In our current study, we also assessed circulating cytokines as serum markers of immune-activation and bacterial translocation among the cases and control, and in relationship with TILs levels in the primary cancer. An increasing number of studies have established a relationship between cancer and inflammation. IL-17 is a pro-inflammatory cytokine produced by T helper 17 lymphocytes, and it promotes the proliferation, invasion and metastasis of BC cells [
31]. It has direct and indirect effects in tumor cells and may modulate the drug sensitivity of cancer cells [
32]. Our results revealed no statistically significant difference between cases and controls, but this might be due to the small sample size. Interestingly, we found a statistically significant correlation between IL-17 and low TILs.

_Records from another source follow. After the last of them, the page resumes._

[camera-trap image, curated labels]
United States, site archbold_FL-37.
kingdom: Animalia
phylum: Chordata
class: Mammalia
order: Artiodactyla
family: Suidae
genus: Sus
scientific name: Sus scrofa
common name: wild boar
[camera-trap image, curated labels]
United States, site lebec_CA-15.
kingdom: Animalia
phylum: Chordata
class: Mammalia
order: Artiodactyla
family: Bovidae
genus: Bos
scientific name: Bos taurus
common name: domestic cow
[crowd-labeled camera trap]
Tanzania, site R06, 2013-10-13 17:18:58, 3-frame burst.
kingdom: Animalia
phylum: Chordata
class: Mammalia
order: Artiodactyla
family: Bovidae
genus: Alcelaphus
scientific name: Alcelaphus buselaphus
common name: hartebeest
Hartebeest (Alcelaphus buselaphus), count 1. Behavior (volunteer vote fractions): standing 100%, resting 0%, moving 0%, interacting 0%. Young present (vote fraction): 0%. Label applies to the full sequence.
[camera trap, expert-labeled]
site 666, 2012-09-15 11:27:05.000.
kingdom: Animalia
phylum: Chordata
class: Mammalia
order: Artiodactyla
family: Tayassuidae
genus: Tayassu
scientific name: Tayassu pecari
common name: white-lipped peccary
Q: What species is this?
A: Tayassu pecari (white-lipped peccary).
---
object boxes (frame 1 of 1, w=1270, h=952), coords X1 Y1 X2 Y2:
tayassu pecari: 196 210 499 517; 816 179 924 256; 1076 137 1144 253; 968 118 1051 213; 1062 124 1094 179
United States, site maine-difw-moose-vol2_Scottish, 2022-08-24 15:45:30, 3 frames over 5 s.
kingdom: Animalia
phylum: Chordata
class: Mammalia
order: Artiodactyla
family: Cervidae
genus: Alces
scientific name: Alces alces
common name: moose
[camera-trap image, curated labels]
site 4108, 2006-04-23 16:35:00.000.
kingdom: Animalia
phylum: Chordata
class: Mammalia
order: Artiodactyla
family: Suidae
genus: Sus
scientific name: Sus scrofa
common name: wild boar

The prognostic role of the immune status of TILs in triple negative and HER2-positive subtypes has been extensively studied [
33], while in luminal breast cancers (LBC) it remains more elusive [
34]. Studies about the potential clinical relevance of TILs in LBC had reported conflicting findings [
35,
36]. Our study did not have the statistical power to allow a prognostic role for TILs to be determined, but future analyses will focus on the biodiversity of the GM in relationship to TILs.
Our study has several limitations need to be considered. First, there are several confounding variables that might influence the final interpretation of GM composition (such as BMI, type of diet and antibiotic drugs intake). Due to the small number of patients enrolled, it was not possible to fully balance these confounding factors. Second, this is a cross-sectional study and therefore only a stool and blood sample were collected at the recruitment time, lacking sampling at baseline. However, to the best of our knowledge, there has been no previous research on this topic.